(Beginning of PAGE EXCERPT)
Grain Stocks Surprise, Acreage Report Underwhelms
Friday USDA released its Quarterly Grain Stocks report and March Prospective Plantings report. Analysts are telling farmers to take the planting intentions report with a grain of salt while the market reels from a higher-than-expected corn stocks report.
“Grain stocks weren’t friendly to the corn market,” says Arlan Suderman, chief commodities economist with INTL FCStone. “[USDA] found three million bu. above what trade expected.”
Either feed use declined, or USDA understated the size of the 2018 crop, Suderman says.
“Definitely looking like last year was a bigger crop,” says Matt Bennett, partner with AgMarket.net, farm division of John Stewart and Associates. “We [traders] were hoping to see that [corn] number lower.”
Corn stocks jumped to 8.6 billion bu., down 3% from this report last year. Soybean stocks hit a record 2.72 billion bu.—a whopping 29% jump from March last year. Wheat sings the same tune and increased 6% from last year to 1.59 billion bu. all wheat stocks.
The planting intentions report is likely inaccurate, adding to uncertainty. And even with planting report showing a lower soybean number—84.6 million bu., soybeans still look rough in 2019.
“You’re looking at a fundamental situation that isn’t friendly with huge stocks,” Bennett says. “Dropping bean acres might get you to a more manageable situation but you need a weather event on top of down acres to [possibly] get to a favorable position.”
At the same time, both analysts think USDA overstated corn acreage.
“These are March 1 numbers and a lot has changed since March 1,” Suderman says. “A lot has changed in the month of March with flooding and the economies of things. I anticipate soybean acres go up, prevent plant acres up and corn acres down.
(End of PAGE EXCERPT)
(Beginning of GIVEN ENTRIES)
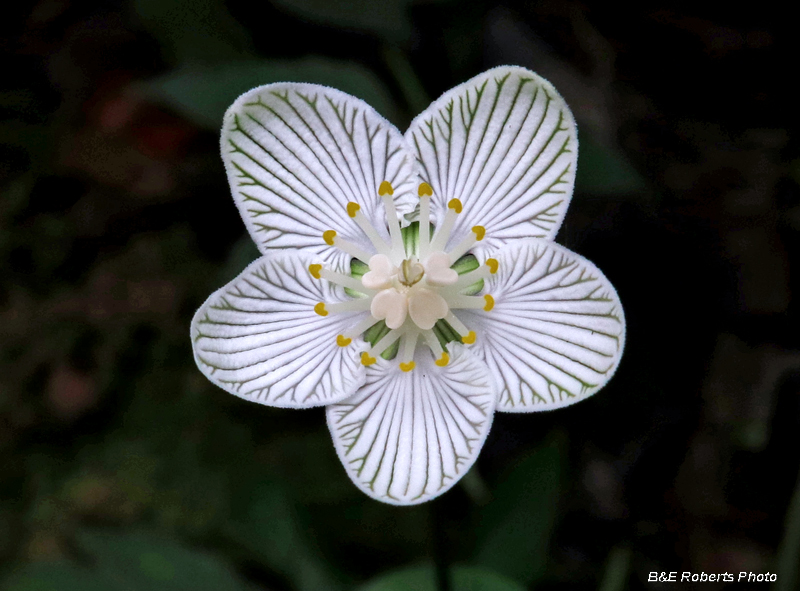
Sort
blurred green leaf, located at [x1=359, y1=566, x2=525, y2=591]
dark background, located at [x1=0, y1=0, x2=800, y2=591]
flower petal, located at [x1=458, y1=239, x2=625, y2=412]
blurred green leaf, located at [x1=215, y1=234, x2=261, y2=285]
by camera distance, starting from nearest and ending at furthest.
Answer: flower petal, located at [x1=458, y1=239, x2=625, y2=412] → blurred green leaf, located at [x1=215, y1=234, x2=261, y2=285] → blurred green leaf, located at [x1=359, y1=566, x2=525, y2=591] → dark background, located at [x1=0, y1=0, x2=800, y2=591]

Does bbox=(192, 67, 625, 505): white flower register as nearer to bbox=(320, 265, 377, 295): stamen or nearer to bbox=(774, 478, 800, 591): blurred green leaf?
bbox=(320, 265, 377, 295): stamen

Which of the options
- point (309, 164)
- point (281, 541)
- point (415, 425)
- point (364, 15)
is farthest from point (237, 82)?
point (281, 541)

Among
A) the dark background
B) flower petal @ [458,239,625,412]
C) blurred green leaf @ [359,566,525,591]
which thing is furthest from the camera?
the dark background

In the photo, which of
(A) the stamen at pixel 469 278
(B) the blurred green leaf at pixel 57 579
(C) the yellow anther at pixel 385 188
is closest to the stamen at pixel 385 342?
(A) the stamen at pixel 469 278

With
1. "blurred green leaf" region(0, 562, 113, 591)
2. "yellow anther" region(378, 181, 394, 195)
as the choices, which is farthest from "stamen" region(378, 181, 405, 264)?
"blurred green leaf" region(0, 562, 113, 591)

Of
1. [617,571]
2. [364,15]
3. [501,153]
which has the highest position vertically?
[364,15]

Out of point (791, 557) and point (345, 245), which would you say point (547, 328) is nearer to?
point (345, 245)
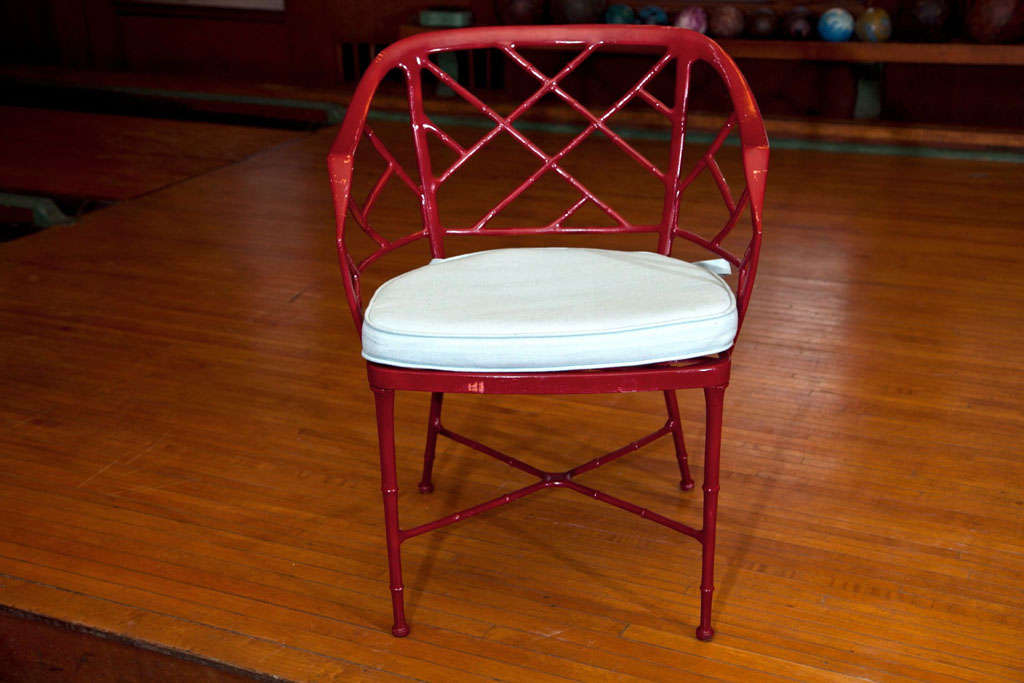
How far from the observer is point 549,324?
1234mm

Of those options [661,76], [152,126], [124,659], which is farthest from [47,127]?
[124,659]

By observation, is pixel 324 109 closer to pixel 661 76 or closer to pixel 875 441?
pixel 661 76

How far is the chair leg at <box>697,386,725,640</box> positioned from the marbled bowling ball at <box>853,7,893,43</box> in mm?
3544

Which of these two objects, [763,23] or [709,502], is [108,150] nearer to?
[763,23]

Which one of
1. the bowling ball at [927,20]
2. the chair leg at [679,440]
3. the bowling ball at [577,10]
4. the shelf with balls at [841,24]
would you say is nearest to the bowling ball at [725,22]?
(End of GIVEN ENTRIES)
*TASK SET*:
• a. Decide whether each statement agrees with the grain stocks article above, answering yes or no and quoting the words of the article that settle it: (i) Soybean stocks reached a record level. (ii) Wheat stocks fell compared with last year. (iii) Both analysts believe USDA understated corn acreage.
• b. In the grain stocks article, what position does Arlan Suderman hold?

*EXERCISE RESPONSES*:
• a.
(i) Yes: "Soybean stocks hit a record 2.72 billion bu."
(ii) No: "increased 6% from last year to 1.59 billion bu. all wheat stocks."
(iii) No: "both analysts think USDA overstated corn acreage."

• b. He is chief commodities economist with INTL FCStone.